Un faux pays, la Poldévie, imaginé de toutes pièces dans l’entre-deux-guerres, a marqué l’histoire par son détournement à des fins politiques. Selon Libération, l’écrivain Christophe Granger retrace dans son livre « Ceci est un canular » les origines de cette supercherie, qui a fini par inspirer des auteurs comme Hergé ou Raymond Queneau. Derrière cette invention se cachait une manœuvre de l’extrême droite, cherchant à servir ses intérêts idéologiques.
Ce qu'il faut retenir
- La Poldévie est un pays fictif créé dans les années 1920-1930 comme outil de propagande.
- Ce canular a été repris par des figures culturelles comme Hergé (créateur de Tintin) et Queneau.
- L’opération était pilotée par des mouvements d’extrême droite de l’époque.

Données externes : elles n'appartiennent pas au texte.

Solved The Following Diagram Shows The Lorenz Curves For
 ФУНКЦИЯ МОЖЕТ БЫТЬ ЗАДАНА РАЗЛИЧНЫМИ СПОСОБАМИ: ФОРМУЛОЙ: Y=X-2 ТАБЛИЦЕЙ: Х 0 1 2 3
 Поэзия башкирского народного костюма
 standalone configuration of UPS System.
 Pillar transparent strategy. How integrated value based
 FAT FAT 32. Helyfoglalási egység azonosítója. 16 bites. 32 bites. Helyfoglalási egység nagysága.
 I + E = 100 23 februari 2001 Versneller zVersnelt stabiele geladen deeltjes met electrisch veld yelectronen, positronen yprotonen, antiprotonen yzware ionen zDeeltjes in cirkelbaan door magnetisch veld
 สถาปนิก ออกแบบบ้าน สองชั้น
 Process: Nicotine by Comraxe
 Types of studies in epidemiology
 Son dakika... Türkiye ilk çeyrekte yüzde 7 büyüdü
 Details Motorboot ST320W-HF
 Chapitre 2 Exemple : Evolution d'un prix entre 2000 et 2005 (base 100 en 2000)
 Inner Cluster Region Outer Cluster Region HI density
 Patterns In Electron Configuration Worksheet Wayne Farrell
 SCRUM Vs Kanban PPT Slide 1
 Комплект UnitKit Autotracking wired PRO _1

- Christophe Granger publie un ouvrage pour analyser cette manipulation historique.
Une invention aux relents politiques
Dans les années 1920, alors que l’Europe se relève à peine de la Première Guerre mondiale, des militants d’extrême droite en France et en Europe de l’Est élaborent une stratégie de désinformation. Leur objectif ? Discréditer les régimes démocratiques en place et promouvoir une idéologie autoritaire. C’est dans ce contexte que naît la Poldévie, un État imaginaire présenté comme une menace pour la stabilité régionale.
Selon les documents étudiés par Christophe Granger, cette manipulation visait à alimenter un climat de peur et à justifier des positions politiques radicales. Le pays fictif était décrit avec des caractéristiques géographiques et culturelles précises, allant jusqu’à inventer une monnaie, le *poldave*, et une langue. Autant dire que l’entreprise était d’une ambition démesurée, même si son impact réel reste difficile à quantifier.
De la propagande à la culture populaire
Malgré son origine douteuse, la Poldévie a fini par quitter le champ strict de la politique pour entrer dans la culture populaire. Dans les années 1930, des auteurs comme Raymond Queneau ou Hergé s’en emparent, l’utilisant comme décor ou référence dans leurs œuvres. Pour Hergé, la Poldévie apparaît notamment dans l’album *Les Cigares du pharaon*, publié en 1934, où elle sert de cadre à une intrigue mêlant mystères et complots.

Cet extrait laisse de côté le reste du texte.